| I've had some experience migrating large UI projects at work to use a design system based on Tailwind. Haven't faced any issue with Tailwind at all, even while integrating in existing projects. Tailwind is a different way of writing CSS, with some guard-rails coming in from the design system consistency. Tailwind also provides sane defaults (rem over px, for instance). If someone's bad at writing or thinking in CSS, chances are, they'd be bad at Tailwind too. I've found Tailwind helps me focus on writing the CSS that matters. But just having Tailwind CSS in a project won't automagically fill one's gap in CSS knowledge. This isn't bootstrap, where one can use some col-* utilities and magically get a grid layout that just works across browsers. Tailwind is a bit lower level, and to achieve similar responsive layout, you still have to know how to do that with CSS grid, what the breakpoints are etc. Where Tailwind aids here, is by providing utility classes that help with original CSS grid intuition.

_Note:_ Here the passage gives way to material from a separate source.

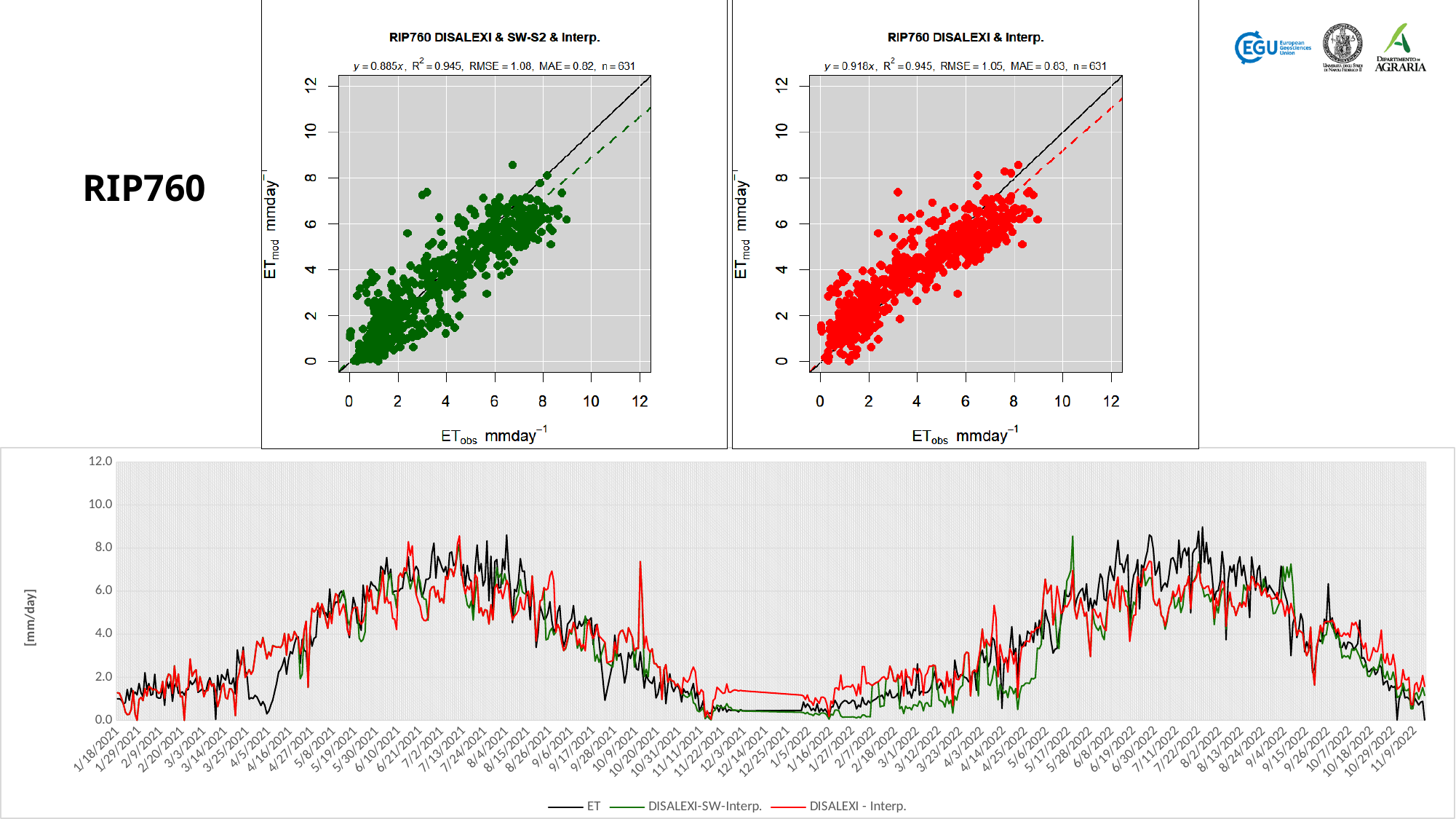
How many series does the legend of the bottom chart list? 3 What colour are the data points in the top-right chart 'RIP760 DISALEXI & Interp.'? red In the top-left chart 'RIP760 DISALEXI & SW-S2 & Interp.', what is the R² value printed above the plot? 0.945 In the bottom chart, is the highest value reached by the ET series greater or less than 10.0? less What is the difference between the MAE of the top-right chart 'RIP760 DISALEXI & Interp.' and the MAE of the top-left chart 'RIP760 DISALEXI & SW-S2 & Interp.'? 0.01 What kind of chart is the bottom chart with the date axis? line chart In the top-right chart 'RIP760 DISALEXI & Interp.', what is the value of n printed above the plot? 631 In the top-right chart 'RIP760 DISALEXI & Interp.', what is the fitted regression equation printed above the plot? y = 0.918x What is the y-axis label of the bottom chart? [mm/day] What kind of chart is the top-left chart titled 'RIP760 DISALEXI & SW-S2 & Interp.'? scatter plot Which of the two scatter plots reports the lower RMSE? RIP760 DISALEXI & Interp. In the top-left chart 'RIP760 DISALEXI & SW-S2 & Interp.', what is the RMSE value printed above the plot? 1.08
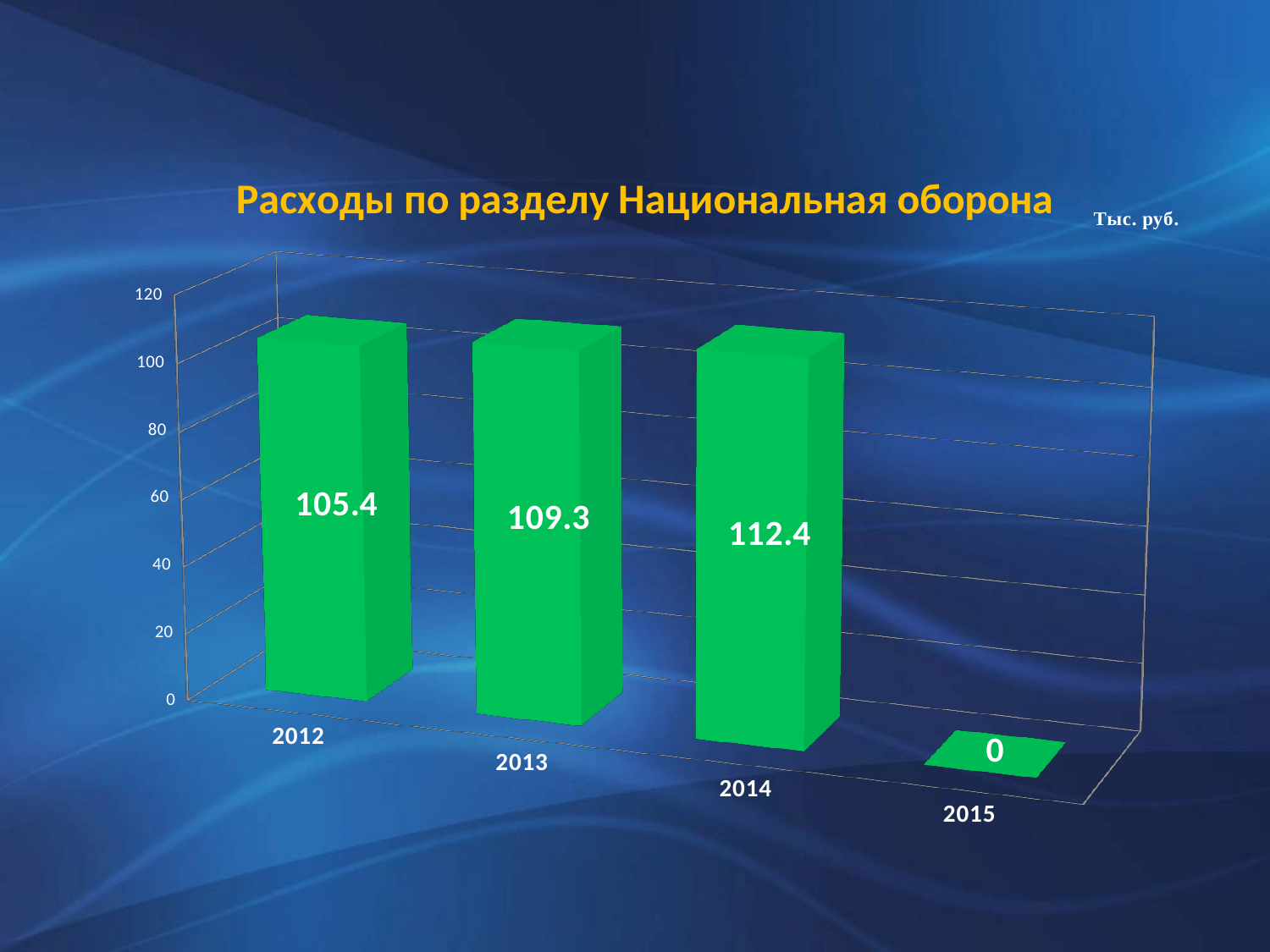
What is the value for 2014? 112.4 What is the difference between the values for 2013 and 2012? 3.9 Which is larger, the value for 2013 or the value for 2014? 2014 What is the title of the chart? Расходы по разделу Национальная оборона Which year has the lowest value? 2015 Which year has the highest value? 2014 How many years are shown on the chart? 4 What is the value for 2013? 109.3 What is the value for 2012? 105.4 What kind of chart is shown on the slide? bar chart What is the value for 2015? 0 What is the difference between the values for 2014 and 2012? 7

For instance, `grid-cols-2 sm:grid-cols-4 md:grid-cols-6` would be hard to achieve by hand, writing vanilla CSS or styled-components. > A bigger project with multiple pages having full on Tailwind css classes peppered everywhere looks to be a nightmare. Ideally, you would be using a framework to help organize code better. Most likely React or Vue or something similar. In which case, you'd already have components. There are more than one way to achieve same look and feel, with CSS. Similarly, one can apply some discipline with using Tailwind's utility classes, when building anything. Two heuristics that have worked for me, are: - Never use margin if you can, use flex-box and grid with gaps instead. Placing a children node is parent's responsibility. - Write symmetric CSS. Prefer px over pl or pr, mx over ml or mr etc. Using margins make it hard to extract some React markup as a reusable component. Using symmetric CSS gives you automatic RTL compliance without using any of the CSS logical properties. Sure, there'd be times when a UI design cannot be implemented without breaking some of these. But in most cases I've encountered at work, building consistent UIs, have been easy for me and my team following these. Happy to go into details with code examples, if anyone's interested. |
Good idea, but importantly only applies to flex and grid layout, not paragraph-like blocks of content.
It is not a good practice to use flexbox for layout, especially if there are nested flexboxes. It takes a lot of time to recalculate such a layout, which can be seen when resizing a desktop browser, or when advertisements load on the page and the layout shifts.
”Write symmetric CSS. Prefer px over pl or pr, mx over ml or mr etc.”
Usually but not always. For example, text boxes can look more visually symmetric with less padding on the ragged side, while interaction-heavy mobile layouts may want to have a larger padding on the right to give the user something to safely scroll.